• Work request
Please return every record exactly as it appears.

(Records contained in a dataset)
###
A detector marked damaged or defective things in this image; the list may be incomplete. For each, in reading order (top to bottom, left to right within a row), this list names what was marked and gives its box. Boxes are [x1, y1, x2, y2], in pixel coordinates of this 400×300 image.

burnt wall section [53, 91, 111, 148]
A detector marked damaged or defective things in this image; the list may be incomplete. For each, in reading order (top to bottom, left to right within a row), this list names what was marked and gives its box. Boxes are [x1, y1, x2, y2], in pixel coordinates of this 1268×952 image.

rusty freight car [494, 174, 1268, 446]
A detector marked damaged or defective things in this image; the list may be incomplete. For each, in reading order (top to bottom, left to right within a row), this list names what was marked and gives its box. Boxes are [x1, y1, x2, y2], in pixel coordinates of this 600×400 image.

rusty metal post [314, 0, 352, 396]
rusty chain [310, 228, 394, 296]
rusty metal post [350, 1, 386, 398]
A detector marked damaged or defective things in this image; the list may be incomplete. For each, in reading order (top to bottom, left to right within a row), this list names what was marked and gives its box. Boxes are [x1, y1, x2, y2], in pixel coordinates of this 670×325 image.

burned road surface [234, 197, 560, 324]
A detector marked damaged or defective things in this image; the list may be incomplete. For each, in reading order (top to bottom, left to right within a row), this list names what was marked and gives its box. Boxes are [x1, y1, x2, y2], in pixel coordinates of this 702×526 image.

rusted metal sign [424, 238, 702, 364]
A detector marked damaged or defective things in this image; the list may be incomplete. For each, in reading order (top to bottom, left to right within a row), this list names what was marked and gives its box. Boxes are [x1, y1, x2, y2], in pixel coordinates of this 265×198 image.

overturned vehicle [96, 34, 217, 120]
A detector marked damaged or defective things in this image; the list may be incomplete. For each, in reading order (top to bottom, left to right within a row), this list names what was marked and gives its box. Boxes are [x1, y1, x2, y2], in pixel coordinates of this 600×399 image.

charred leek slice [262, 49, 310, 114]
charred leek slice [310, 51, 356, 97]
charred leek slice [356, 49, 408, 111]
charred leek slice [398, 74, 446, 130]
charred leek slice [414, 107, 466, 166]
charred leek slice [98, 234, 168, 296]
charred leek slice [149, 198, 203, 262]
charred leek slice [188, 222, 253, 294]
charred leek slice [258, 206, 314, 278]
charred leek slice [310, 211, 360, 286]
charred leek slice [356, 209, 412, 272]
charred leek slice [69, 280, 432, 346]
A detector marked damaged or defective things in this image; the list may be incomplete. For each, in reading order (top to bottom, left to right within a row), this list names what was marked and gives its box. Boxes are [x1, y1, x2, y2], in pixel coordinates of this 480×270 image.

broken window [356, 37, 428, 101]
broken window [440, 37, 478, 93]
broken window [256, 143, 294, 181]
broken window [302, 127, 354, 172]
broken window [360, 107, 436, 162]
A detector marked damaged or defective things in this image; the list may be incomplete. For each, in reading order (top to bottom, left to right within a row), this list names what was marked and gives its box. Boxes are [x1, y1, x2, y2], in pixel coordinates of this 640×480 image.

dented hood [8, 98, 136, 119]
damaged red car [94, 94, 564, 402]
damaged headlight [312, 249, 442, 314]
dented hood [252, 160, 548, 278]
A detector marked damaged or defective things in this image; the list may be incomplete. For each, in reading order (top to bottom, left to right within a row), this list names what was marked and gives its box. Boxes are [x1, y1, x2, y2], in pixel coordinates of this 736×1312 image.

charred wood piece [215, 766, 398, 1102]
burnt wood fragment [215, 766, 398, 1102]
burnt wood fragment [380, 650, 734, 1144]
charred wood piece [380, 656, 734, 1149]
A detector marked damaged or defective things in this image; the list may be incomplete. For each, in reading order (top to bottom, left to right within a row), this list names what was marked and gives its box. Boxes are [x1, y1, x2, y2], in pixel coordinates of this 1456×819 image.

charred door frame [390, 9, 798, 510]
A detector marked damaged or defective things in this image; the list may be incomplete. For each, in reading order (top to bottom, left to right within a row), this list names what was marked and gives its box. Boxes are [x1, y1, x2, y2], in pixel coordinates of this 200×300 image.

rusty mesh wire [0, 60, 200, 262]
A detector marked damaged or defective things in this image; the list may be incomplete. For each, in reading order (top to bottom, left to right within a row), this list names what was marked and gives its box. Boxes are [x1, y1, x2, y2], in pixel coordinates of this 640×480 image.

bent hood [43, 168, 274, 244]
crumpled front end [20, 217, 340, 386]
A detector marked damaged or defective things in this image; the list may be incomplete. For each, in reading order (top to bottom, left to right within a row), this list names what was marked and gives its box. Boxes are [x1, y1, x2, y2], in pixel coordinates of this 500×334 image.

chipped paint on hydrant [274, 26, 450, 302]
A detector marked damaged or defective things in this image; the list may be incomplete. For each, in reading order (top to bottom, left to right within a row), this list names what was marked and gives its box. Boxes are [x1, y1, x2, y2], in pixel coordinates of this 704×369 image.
###
• Written response
A detector marked damaged or defective things in this image; the list may be incomplete. For each, in reading order (top to bottom, left to right within a row), this list names what was marked and gives its box. Boxes are [x1, y1, x2, y2], in pixel coordinates of this 400×300 image.

burnt wall section [53, 91, 111, 148]
A detector marked damaged or defective things in this image; the list may be incomplete. For each, in reading order (top to bottom, left to right within a row), this list names what was marked and gives its box. Boxes are [x1, y1, x2, y2], in pixel coordinates of this 1268×952 image.

rusty freight car [494, 174, 1268, 446]
A detector marked damaged or defective things in this image; the list may be incomplete. For each, in reading order (top to bottom, left to right within a row), this list names what was marked and gives its box. Boxes are [x1, y1, x2, y2], in pixel coordinates of this 600×400 image.

rusty metal post [314, 0, 352, 396]
rusty chain [310, 228, 394, 296]
rusty metal post [350, 1, 386, 398]
A detector marked damaged or defective things in this image; the list may be incomplete. For each, in reading order (top to bottom, left to right within a row), this list names what was marked and gives its box. Boxes are [x1, y1, x2, y2], in pixel coordinates of this 670×325 image.

burned road surface [234, 197, 560, 324]
A detector marked damaged or defective things in this image; the list may be incomplete. For each, in reading order (top to bottom, left to right within a row), this list names what was marked and gives its box. Boxes are [x1, y1, x2, y2], in pixel coordinates of this 702×526 image.

rusted metal sign [424, 238, 702, 364]
A detector marked damaged or defective things in this image; the list may be incomplete. For each, in reading order (top to bottom, left to right within a row), this list names what was marked and gives its box. Boxes are [x1, y1, x2, y2], in pixel coordinates of this 265×198 image.

overturned vehicle [96, 34, 217, 120]
A detector marked damaged or defective things in this image; the list may be incomplete. For each, in reading order (top to bottom, left to right within a row), this list names what was marked and gives its box. Boxes are [x1, y1, x2, y2], in pixel coordinates of this 600×399 image.

charred leek slice [262, 49, 310, 114]
charred leek slice [310, 51, 356, 97]
charred leek slice [356, 49, 408, 111]
charred leek slice [398, 74, 446, 130]
charred leek slice [414, 107, 466, 166]
charred leek slice [98, 234, 168, 296]
charred leek slice [149, 198, 203, 262]
charred leek slice [188, 222, 253, 294]
charred leek slice [258, 206, 314, 278]
charred leek slice [310, 211, 360, 286]
charred leek slice [356, 209, 412, 272]
charred leek slice [69, 280, 432, 346]
A detector marked damaged or defective things in this image; the list may be incomplete. For each, in reading order (top to bottom, left to right within a row), this list names what was marked and gives its box. Boxes are [x1, y1, x2, y2], in pixel coordinates of this 480×270 image.

broken window [356, 37, 428, 101]
broken window [440, 37, 478, 93]
broken window [256, 143, 294, 181]
broken window [302, 127, 354, 172]
broken window [360, 107, 436, 162]
A detector marked damaged or defective things in this image; the list may be incomplete. For each, in reading order (top to bottom, left to right within a row), this list names what was marked and gives its box. Boxes are [x1, y1, x2, y2], in pixel coordinates of this 640×480 image.

dented hood [8, 98, 136, 119]
damaged red car [94, 94, 564, 402]
damaged headlight [312, 249, 442, 314]
dented hood [252, 160, 548, 278]
A detector marked damaged or defective things in this image; the list may be incomplete. For each, in reading order (top to bottom, left to right within a row), this list names what was marked and gives its box. Boxes are [x1, y1, x2, y2], in pixel coordinates of this 736×1312 image.

charred wood piece [215, 766, 398, 1102]
burnt wood fragment [215, 766, 398, 1102]
burnt wood fragment [380, 650, 734, 1144]
charred wood piece [380, 656, 734, 1149]
A detector marked damaged or defective things in this image; the list may be incomplete. For each, in reading order (top to bottom, left to right within a row), this list names what was marked and gives its box. Boxes are [x1, y1, x2, y2], in pixel coordinates of this 1456×819 image.

charred door frame [390, 9, 798, 510]
A detector marked damaged or defective things in this image; the list may be incomplete. For each, in reading order (top to bottom, left to right within a row), this list names what was marked and gives its box. Boxes are [x1, y1, x2, y2], in pixel coordinates of this 200×300 image.

rusty mesh wire [0, 60, 200, 262]
A detector marked damaged or defective things in this image; the list may be incomplete. For each, in reading order (top to bottom, left to right within a row), this list names what was marked and gives its box. Boxes are [x1, y1, x2, y2], in pixel coordinates of this 640×480 image.

bent hood [43, 168, 274, 244]
crumpled front end [20, 217, 340, 386]
A detector marked damaged or defective things in this image; the list may be incomplete. For each, in reading order (top to bottom, left to right within a row), this list names what was marked and gives its box. Boxes are [x1, y1, x2, y2], in pixel coordinates of this 500×334 image.

chipped paint on hydrant [274, 26, 450, 302]
A detector marked damaged or defective things in this image; the list may be incomplete. For each, in reading order (top to bottom, left to right within a row), this list names what was marked and gives its box. Boxes are [x1, y1, x2, y2], in pixel coordinates of this 704×369 image.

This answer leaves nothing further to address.